[PATCH v5 8/9] blk-mq: issue warning when offlining hctx with online isolcpus

Daniel Wagner posted 9 patches 11 months, 1 week ago
There is a newer version of this series
[PATCH v5 8/9] blk-mq: issue warning when offlining hctx with online isolcpus
Posted by Daniel Wagner 11 months, 1 week ago
When isolcpus=managed_irq is enabled, and the last housekeeping CPU for
a given hardware context goes offline, there is no CPU left which
handles the IOs anymore.

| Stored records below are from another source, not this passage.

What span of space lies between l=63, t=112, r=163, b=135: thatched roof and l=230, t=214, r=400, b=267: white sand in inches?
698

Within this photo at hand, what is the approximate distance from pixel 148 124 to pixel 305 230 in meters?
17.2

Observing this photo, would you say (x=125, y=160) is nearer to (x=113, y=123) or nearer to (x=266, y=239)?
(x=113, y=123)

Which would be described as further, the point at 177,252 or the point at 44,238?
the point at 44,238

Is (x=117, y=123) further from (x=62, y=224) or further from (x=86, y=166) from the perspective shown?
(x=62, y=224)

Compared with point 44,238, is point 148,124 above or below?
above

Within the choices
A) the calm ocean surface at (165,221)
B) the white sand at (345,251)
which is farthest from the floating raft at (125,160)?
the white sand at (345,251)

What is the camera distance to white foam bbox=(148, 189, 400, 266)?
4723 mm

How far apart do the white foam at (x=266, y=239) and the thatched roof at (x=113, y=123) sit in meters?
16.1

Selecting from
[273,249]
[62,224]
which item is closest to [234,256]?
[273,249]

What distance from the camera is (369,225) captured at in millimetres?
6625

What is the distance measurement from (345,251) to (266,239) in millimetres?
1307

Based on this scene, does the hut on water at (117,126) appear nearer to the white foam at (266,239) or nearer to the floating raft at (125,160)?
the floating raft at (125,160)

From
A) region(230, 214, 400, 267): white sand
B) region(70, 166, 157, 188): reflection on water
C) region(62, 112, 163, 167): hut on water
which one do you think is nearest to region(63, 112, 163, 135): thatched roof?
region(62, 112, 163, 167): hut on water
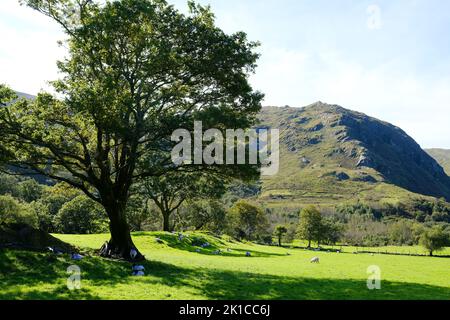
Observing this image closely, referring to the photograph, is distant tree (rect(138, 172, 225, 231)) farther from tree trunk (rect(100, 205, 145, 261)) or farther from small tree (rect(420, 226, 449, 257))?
small tree (rect(420, 226, 449, 257))

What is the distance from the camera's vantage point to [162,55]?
83.5 feet

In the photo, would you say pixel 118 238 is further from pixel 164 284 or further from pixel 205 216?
pixel 205 216

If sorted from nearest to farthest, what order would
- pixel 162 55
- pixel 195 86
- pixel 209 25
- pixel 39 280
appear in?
pixel 39 280, pixel 162 55, pixel 209 25, pixel 195 86

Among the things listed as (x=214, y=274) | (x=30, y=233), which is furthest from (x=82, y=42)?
(x=214, y=274)

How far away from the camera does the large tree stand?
2561cm

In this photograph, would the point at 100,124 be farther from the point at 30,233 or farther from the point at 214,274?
the point at 214,274

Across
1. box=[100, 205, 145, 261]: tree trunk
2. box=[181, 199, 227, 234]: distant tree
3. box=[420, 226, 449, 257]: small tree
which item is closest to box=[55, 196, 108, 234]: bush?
box=[181, 199, 227, 234]: distant tree

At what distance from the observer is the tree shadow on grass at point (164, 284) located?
1794cm

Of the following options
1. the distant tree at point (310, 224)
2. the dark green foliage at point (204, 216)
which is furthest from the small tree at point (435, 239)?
the dark green foliage at point (204, 216)

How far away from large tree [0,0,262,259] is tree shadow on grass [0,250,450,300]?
21.7 feet

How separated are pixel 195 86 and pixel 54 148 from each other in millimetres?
12147

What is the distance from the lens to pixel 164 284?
21250mm

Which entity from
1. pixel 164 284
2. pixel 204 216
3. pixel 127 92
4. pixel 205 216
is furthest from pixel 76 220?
pixel 164 284
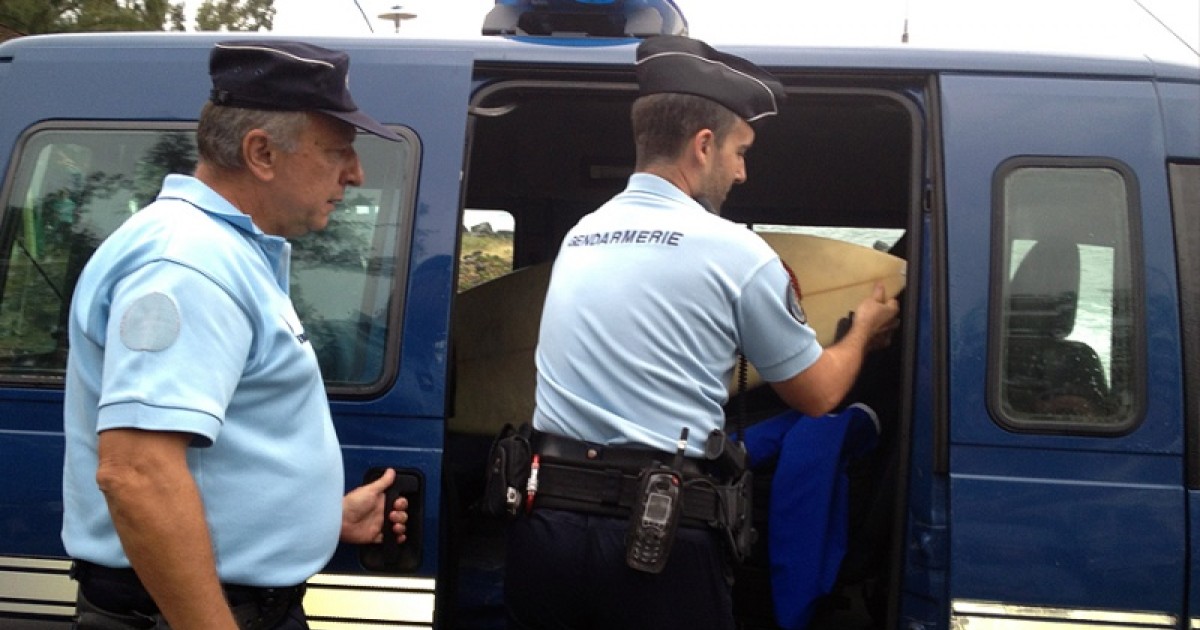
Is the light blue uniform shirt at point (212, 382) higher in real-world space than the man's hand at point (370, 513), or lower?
higher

If isolated CPUs mapped to this hardware
context are online and an application running on these isolated CPUs
issue an IO this will lead to stalls.

The kernel will not schedule IO to isolated CPUS thus this avoids IO
stalls.

Thus issue a warning when housekeeping CPUs are offlined for a hardware
context while there are still isolated CPUs online.

Signed-off-by: Daniel Wagner <wagi@kernel.org>
---
 block/blk-mq.c | 43 ++++++++++++++++++++++++++++++++++++++++++-
 1 file changed, 42 insertions(+), 1 deletion(-)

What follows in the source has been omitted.